Hybrid PWM Technique and Capacitor Voltage Balancing Control for Four-Level Asymmetrical Flying Capacitor Inverter

 This paper presents a novel hybrid PWM technique for the four-level asymmetrical hybrid flying capacitor (4L-AHFC) inverter, developed to enhance performance, simplify control, and reduce system cost compared to conventional multilevel inverter topologies. The proposed modulation strategy combines level-shifted and phase-shifted PWM methods to generate high-quality multilevel output voltage waveforms and achieve natural balancing of the flying capacitor voltages under steady-state conditions. To further address the issue of DC-link capacitor voltage imbalance, a zero-sequence voltage injection-based control algorithm is introduced, enabling active regulation of the DC-link voltages without requiring any additional balancing circuits or hardware components. Detailed simulation studies and comparative analysis with existing four-level inverter configurations demonstrate that the proposed approach significantly reduces total harmonic distortion, minimizes power losses, and lowers total standing voltage, resulting in approximately 20% cost savings over conventional hybrid flying capacitor designs.
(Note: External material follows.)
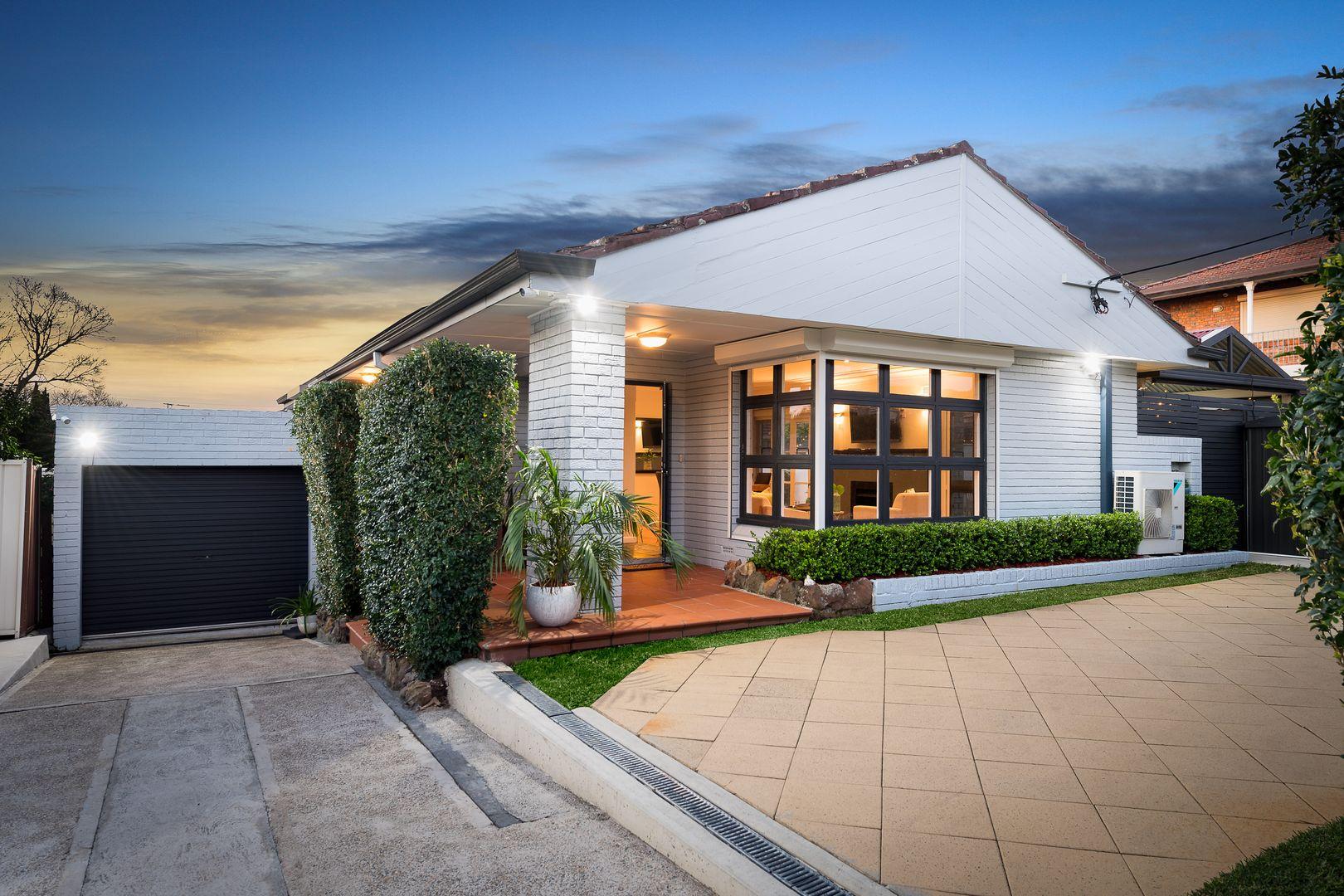 27 MacDonald Crescent, Bexley North NSW 2207, Image 1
The simulation results confirm the feasibility and effectiveness of the hybrid PWM scheme and the capacitor voltage balancing strategy, making the proposed inverter an attractive solution for medium-voltage applications that demand efficient, compact, and reliable power conversion.

Keywords: Asymmetrical hybrid flying capacitor, hybrid pulse-width modulation, capacitor voltage balancing control, multilevel inverter, medium voltage application.